Unraveling 68,000 new medical codes
After several delays, a federally mandated coding system that changes requirements for documenting patient diagnoses is scheduled to take effect Oct. 1. With no further delay in sight, all clinics and hospitals are to switch their systems to the 10th revision of the International Classification of Diseases, or ICD10, from the former ICD9 system in just a couple of weeks.
“It is an unavoidable glacier coming down the slope right now,” said Seth Avery, president and CEO of AppRev, a healthcare business intelligence company based in Texas.
While some healthcare providers may be saying “finally,” those who shook preparations to the side with each delay aren’t as enthusiastic.
“Many hospitals seemed to not take it very seriously after the delay last year,” Mr. Avery said. “While some hospitals had invested millions of dollars in it and prepared for years, other hospitals just never seemed to take it very seriously.” He estimated that 20% of hospitals are substantially unprepared for the approaching deadline.
Those hospitals that began preparing for the switch ahead of time had to keep a dual process in place when the implementation was delayed, Mr. Avery said.
The coding systems are the way in which physicians document patient diagnoses. While ICD9 had about 14,000 clinical diagnosis codes, ICD10 has about 68,000.
“We’re going to five times the number of diagnoses, and 17 times the number of inpatient procedures,” said Charlotte Barrett, assistant VP for health information integrity at the University of Miami. Preparing for a change this large, Ms. Barrett said, required healthcare organizations to reevaluate their IT systems and ensure each was updated to accept the new code. Both coders and physicians had to learn the ins and outs of the new system. Physicians had to be trained to provide more detailed documentation.
Opponents have said the switch is costly, time consuming and would take healthcare providers’ time away from patients, Miami Today reported last year. The American Medical Association has advocated against the mandate, saying the price tag on the upgrade for a small practice could reach $226,105.
On the physician front, ICD10 requires a significant amount of detail compared to ICD9, which has been used for so long that most physicians had the codes memorized, Ms. Barrett said.
“In [ICD9], a physician would document a leg ulcer. In [ICD10], you certainly have to know if it’s the right or left. Laterality is a requirement,” she said. With ICD10, the physician must also document the location of the ulcer on the leg as well as the depth of the ulcer – is it on the skin, tissue, muscle or bone?
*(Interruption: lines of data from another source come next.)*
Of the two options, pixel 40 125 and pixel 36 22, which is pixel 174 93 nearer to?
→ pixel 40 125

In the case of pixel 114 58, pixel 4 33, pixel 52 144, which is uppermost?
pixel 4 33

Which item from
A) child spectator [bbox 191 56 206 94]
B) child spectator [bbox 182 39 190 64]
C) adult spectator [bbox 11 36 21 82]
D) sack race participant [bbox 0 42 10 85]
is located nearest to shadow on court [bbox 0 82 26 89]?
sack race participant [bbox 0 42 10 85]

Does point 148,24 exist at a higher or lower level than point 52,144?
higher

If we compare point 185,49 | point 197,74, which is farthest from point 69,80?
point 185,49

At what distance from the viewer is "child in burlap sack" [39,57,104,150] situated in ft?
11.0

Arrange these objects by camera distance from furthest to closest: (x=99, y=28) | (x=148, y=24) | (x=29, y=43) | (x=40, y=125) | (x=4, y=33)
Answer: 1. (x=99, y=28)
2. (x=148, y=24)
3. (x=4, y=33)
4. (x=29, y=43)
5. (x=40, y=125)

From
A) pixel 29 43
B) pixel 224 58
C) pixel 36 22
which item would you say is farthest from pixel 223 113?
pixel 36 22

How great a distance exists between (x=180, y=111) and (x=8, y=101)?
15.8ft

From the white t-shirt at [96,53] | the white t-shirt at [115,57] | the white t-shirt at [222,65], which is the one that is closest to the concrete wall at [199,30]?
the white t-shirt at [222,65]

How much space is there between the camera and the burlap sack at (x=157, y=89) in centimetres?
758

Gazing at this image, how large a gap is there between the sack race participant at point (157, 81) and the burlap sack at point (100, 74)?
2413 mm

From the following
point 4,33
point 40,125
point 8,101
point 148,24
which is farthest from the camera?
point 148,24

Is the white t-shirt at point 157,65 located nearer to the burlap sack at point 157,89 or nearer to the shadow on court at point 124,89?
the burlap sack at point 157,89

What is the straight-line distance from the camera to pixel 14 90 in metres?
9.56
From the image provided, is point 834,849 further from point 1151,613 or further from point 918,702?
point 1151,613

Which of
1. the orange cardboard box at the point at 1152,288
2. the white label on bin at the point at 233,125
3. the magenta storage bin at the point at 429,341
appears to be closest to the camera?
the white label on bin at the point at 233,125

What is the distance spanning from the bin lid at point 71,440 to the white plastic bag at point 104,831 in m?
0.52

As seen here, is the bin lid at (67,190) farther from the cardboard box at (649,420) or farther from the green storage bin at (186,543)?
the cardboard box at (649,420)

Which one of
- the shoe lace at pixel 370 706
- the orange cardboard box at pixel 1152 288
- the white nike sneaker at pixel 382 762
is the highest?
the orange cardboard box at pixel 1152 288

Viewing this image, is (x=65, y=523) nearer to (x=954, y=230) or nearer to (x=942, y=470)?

The driving force behind the switch is to provide more numerical data about diseases and conditions that patients are seeking treatment for. The more specific, quantitative diagnoses will help improve population health research.
“There’s going to be some growing pains,” said Douglas Wolfe, a Kozyak Tropin & Throckmorton attorney representing hospitals, physicians and clinics. “Systems won’t be set up right. They may be using old codes that end up getting claims rejected.”
If insurance companies and medical providers aren’t on the same page, or in this case using the same coding system, this will slow down the payment and reimbursement process. Determining if a procedure is covered under a patient’s insurance plan will be more complex and time consuming during the transition, Mr. Avery said.
A regular doctor visit may also take longer than usual.
“For an office visit,” Ms. Barrett said, “it may take a little more time for a physician to document this detail.”